WASHINGTON (AP) — Officials from Rocky Mountain states urged Congress on Tuesday help them avert a potential catastrophe this summer as they grapple with millions of acres of beetle-ravaged pines that are prone to fire.

Local government officials and forestry experts told the House Natural Resources Committee at a hearing Tuesday that small towns, ski resorts, water supplies and electricity transmission lines surrounded by dead or dying forests are at risk for wildfires.

‘The inevitable looms on the horizon like a gathering storm,’ John Rich, a commissioner from Jackson County, Colo., said in prepared testimony. ‘Shame on us if we do not heed the storm clouds and fail to take the actions necessary to adequately prepare.’

Rich quoted Interior Secretary Ken Salazar, a former Colorado senator, as describing the mountain pine beetle infestation as the ‘Katrina of the West.’

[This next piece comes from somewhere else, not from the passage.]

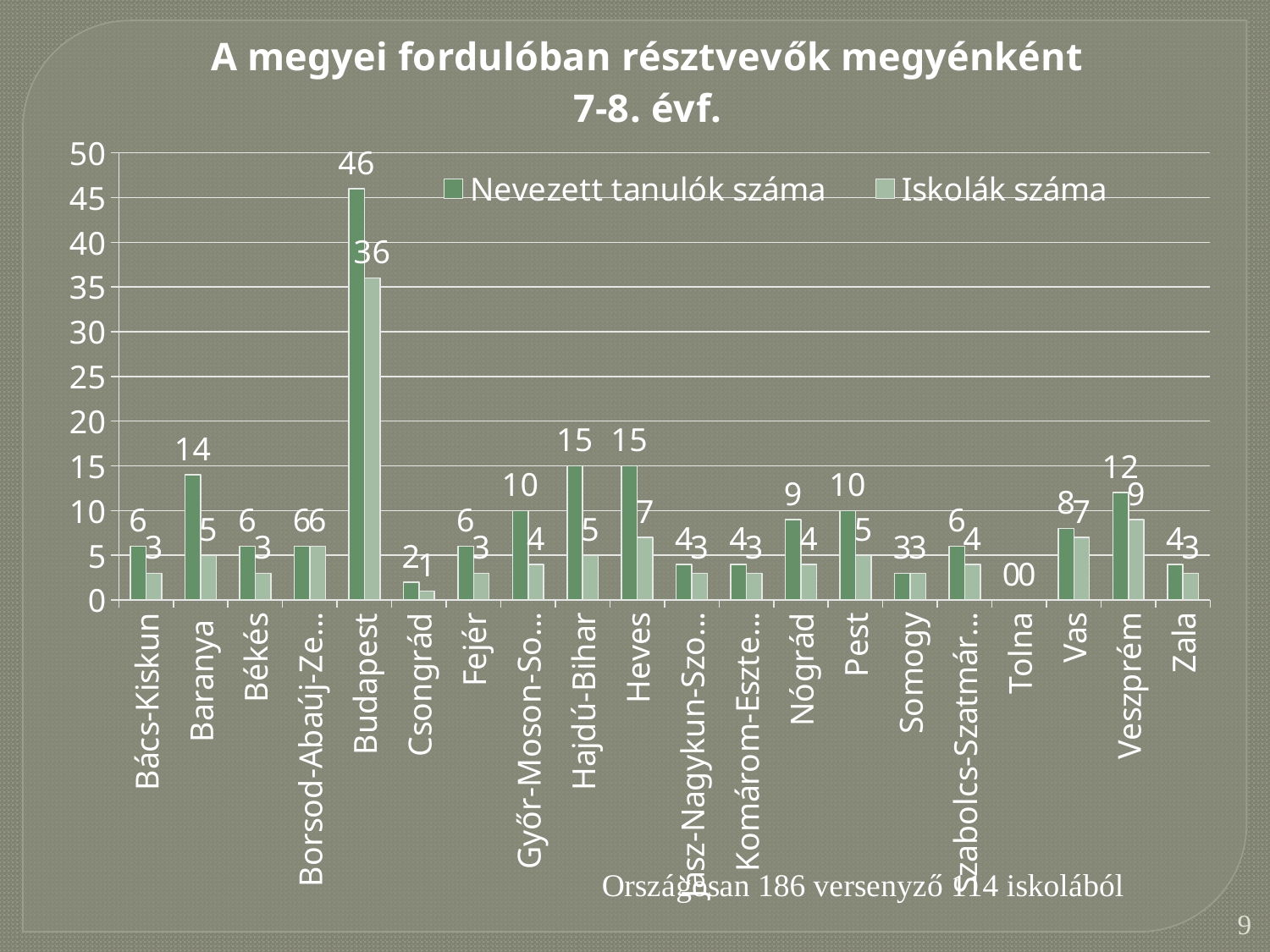
What type of chart is shown on the slide? bar chart What is the value of Nevezett tanulók száma for Baranya? 14 Which county has the highest value for Nevezett tanulók száma? Budapest How many series does the legend list? 2 What is the title of the chart? A megyei fordulóban résztvevők megyénként 7-8. évf. What is the value of Nevezett tanulók száma for Budapest? 46 How many counties (categories) are shown on the x axis? 20 What is the value of Iskolák száma for Veszprém? 9 What is the difference between Nevezett tanulók száma and Iskolák száma for Heves? 8 What is the value of Iskolák száma for Budapest? 36 Which is larger: Nevezett tanulók száma for Pest or for Nógrád? Pest Which county has the lowest value for Iskolák száma? Tolna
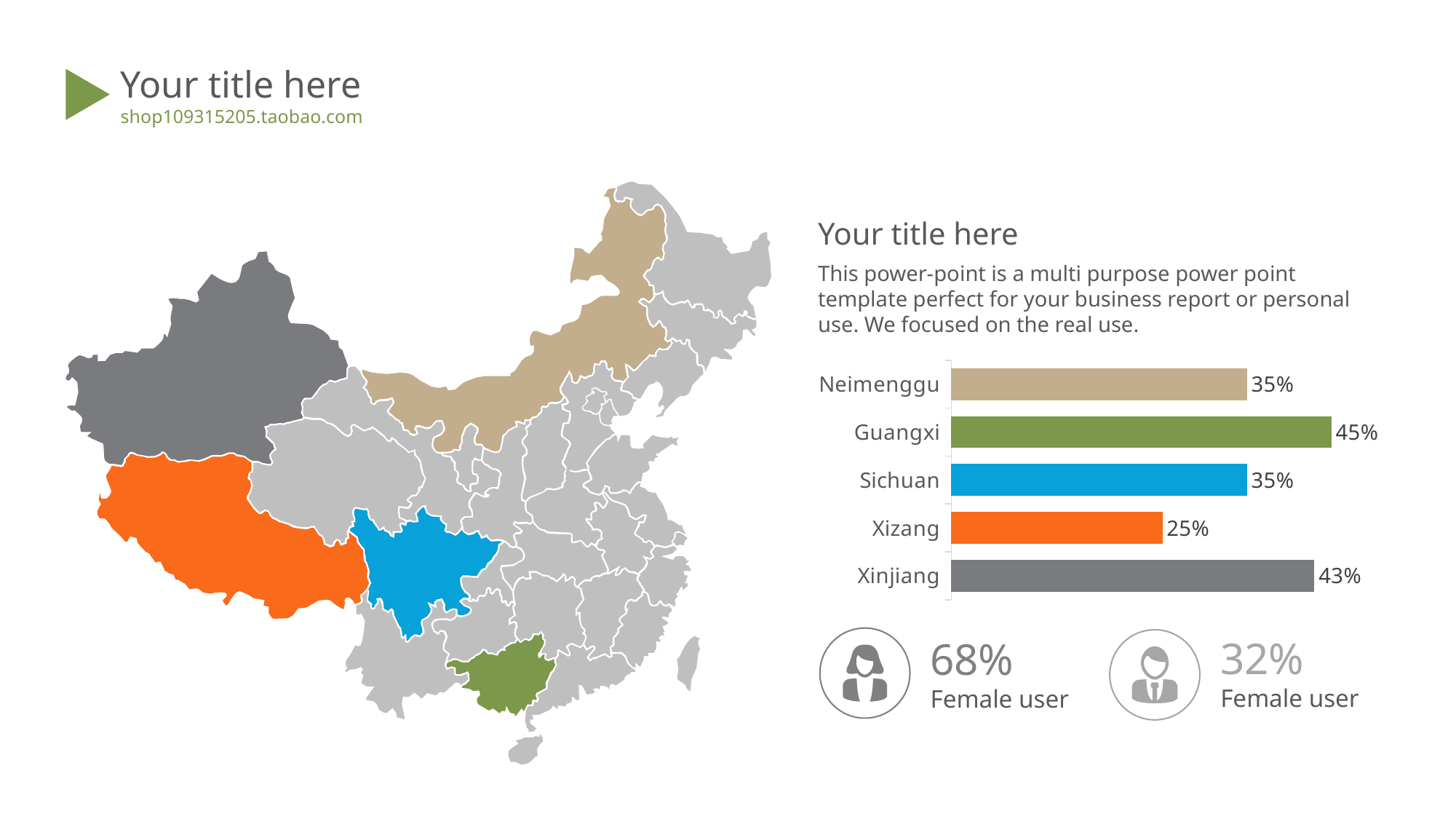
What kind of chart is shown on the slide? bar chart What is the value for Xizang in the bar chart? 25% What is the value for Xinjiang in the bar chart? 43% What is the difference between the values for Xinjiang and Sichuan? 8% Which category has the lowest value in the bar chart? Xizang How many categories are shown in the bar chart? 5 What is the value for Neimenggu in the bar chart? 35% What is the value for Guangxi in the bar chart? 45% Which is larger, the value for Xinjiang or the value for Neimenggu? Xinjiang What colour is the bar for Sichuan? blue Which category has the highest value in the bar chart? Guangxi What is the difference between the values for Guangxi and Xizang? 20%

The pine beetle epidemic, which hit Colorado in 1996, has spread to more 2 million acres in the state. U.S. Forest Service officials have predicted that by the end of 2013, beetles will kill most of the state’s lodgepole pines, the predominant pine at higher elevations.

Other severely affected states include Idaho, Montana and Wyoming. In Canada, more than 22 million acres have been affected and scientists suspect that the death of so many trees is altering local weather patterns and air quality.

‘In spite of the state’s best efforts, resources are limited and it is incumbent upon the federal government to act more aggressively to suppress and prevent fires,’ two Colorado lawmakers said in joint testimony.

State Sen. Dan Gibbs and state Rep. Christine Scanlan also said they want the federal government to help create a market for wood products – including wood pellets that can be burned to create energy – made from the dead trees.